The Department of Energy is gutting an effort to collect billions of dollars in overcharges made by oil companies when that industry was operating under price controls, a DOE official said yesterday.
Jack Wuerker, an attorney in the DOE's office of general counsel and former deputy director of the Office of Special Investigations, said that reorganizations were wiping out "the ability to collect billions of dollars" from companies that violated regulations imposed after the Arab oil embargo in 1973.
"In my opinion, it constitutes a fraud on the American people of the first magnitude," Wuerker told a hearing of a House Energy and Commerce subcommittee.
The Energy Department reorganization in question is the second step in the process. Last December, the part of the DOE charged with bringing civil actions was reorganized. Last month, the part of DOE handling potential criminal cases was reorganized.
Critics of the reorganizations have said that they demoralized remaining personnel, resulted in experienced people being replaced by employes with less experience and sent a signal to the oil companies that violations will not be pursued with any vigor.
The government has collected more than $1 billion so far from companies that charged more than they should have in sales of crude oil.In the past, DOE officials have estimated that another $4.7 billion might be collected through enforcement efforts.
The General Accounting Office said in a report prepared for Rep.

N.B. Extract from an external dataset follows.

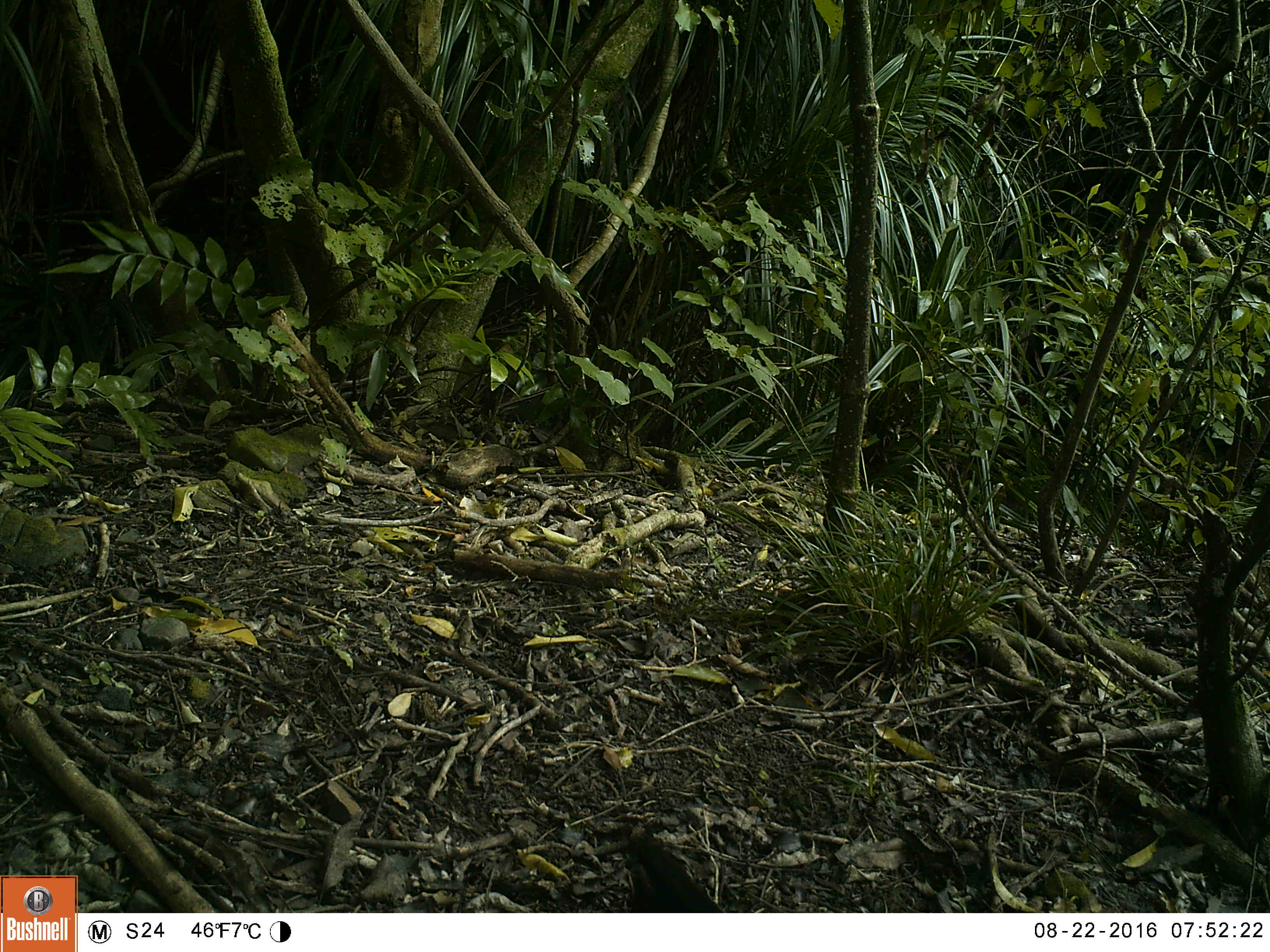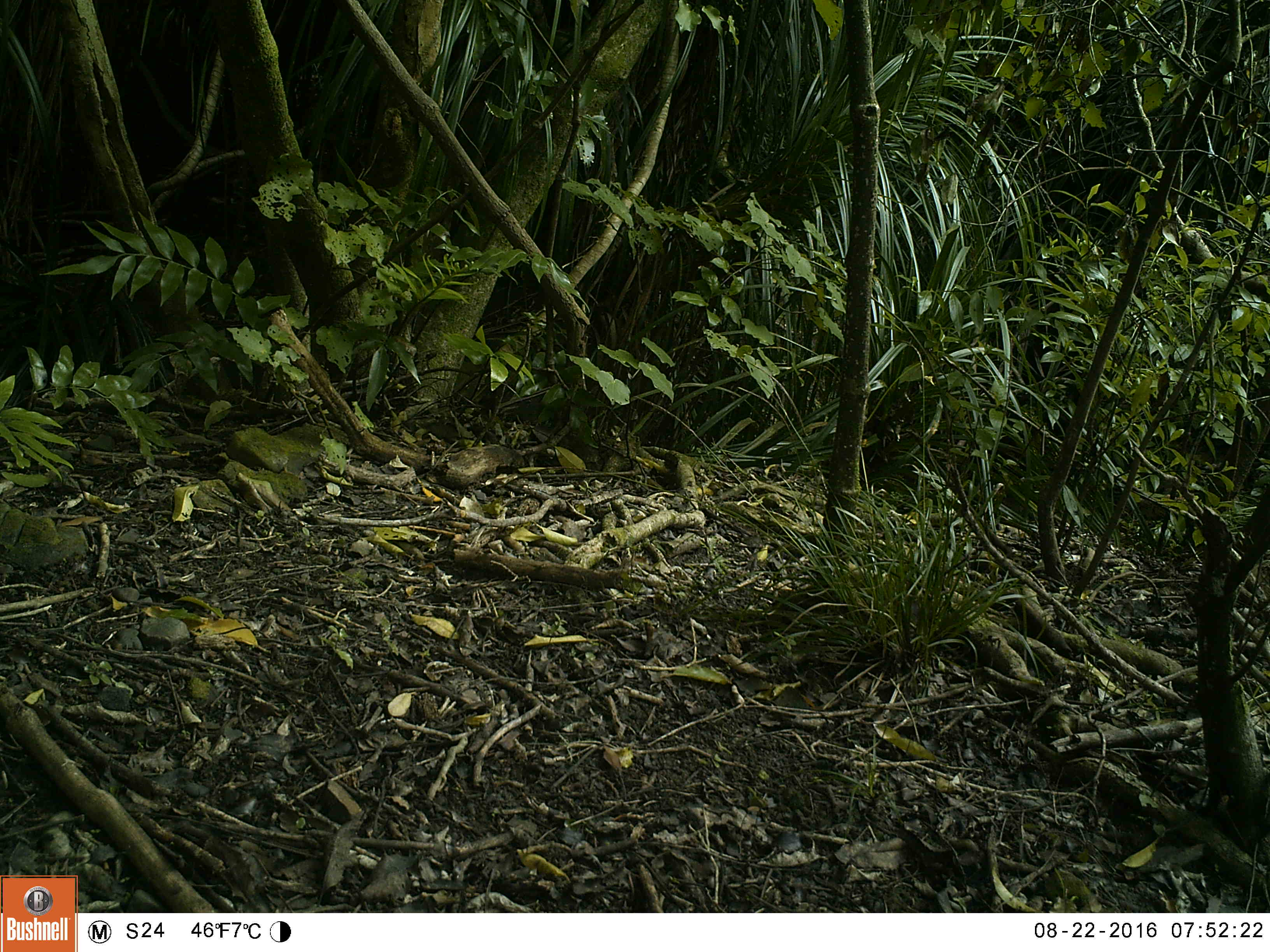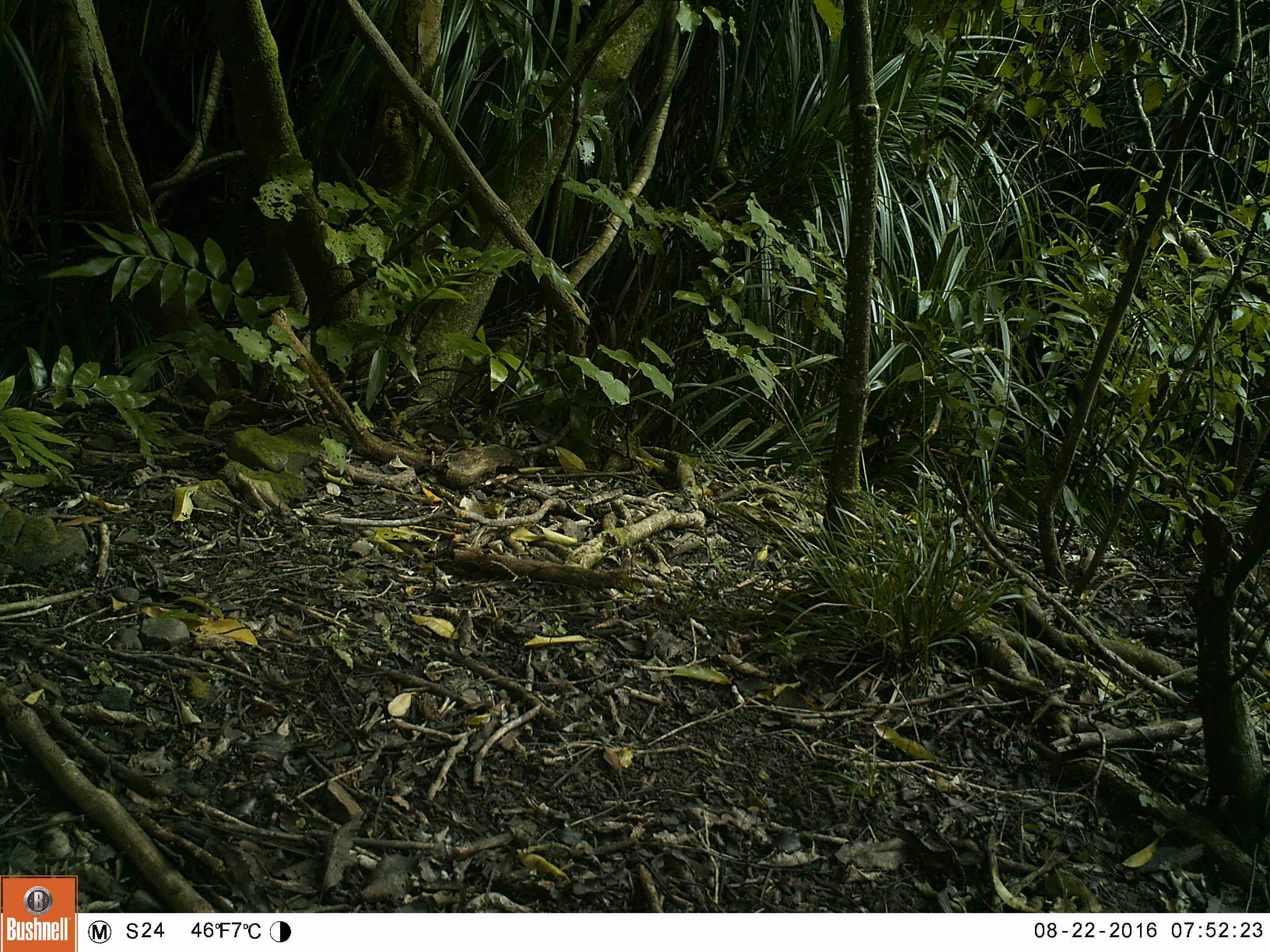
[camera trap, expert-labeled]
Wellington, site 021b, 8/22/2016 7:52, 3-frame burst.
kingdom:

John D. Dingell (D-Mich.) that reorganization and cutbacks in the resources available for collecting overcharges threaten the DOE's ability to accomplish as much as it has said it will.
The GAO said that some of the principal problems in the enforcement program include continued uncertainty about its future that has encouraged some companies not to cooperate and has led to the loss of "key and highly experienced personnel."
Still other problems, according to GAO, are that companies will contest enforcement actions and delay resolution of the cases, and that negotiated settlements, which the DOE has emphasized recently, have had little success.
The GAO recommended that Secretary of Energy James B. Edwards re-establish the position of director of the crude oil reseller program and fill it with "a highly experienced official."
Rayburn Hanzlik, administrator of the DOE's Economic Regulatory Administration and the author of the reorganizations, defended what had been done and said that it would not work to the disadvantage of enforcement actions.
"I challenge this committee to find a single case this office has dropped . . . pushed aside, or scuttled," he said.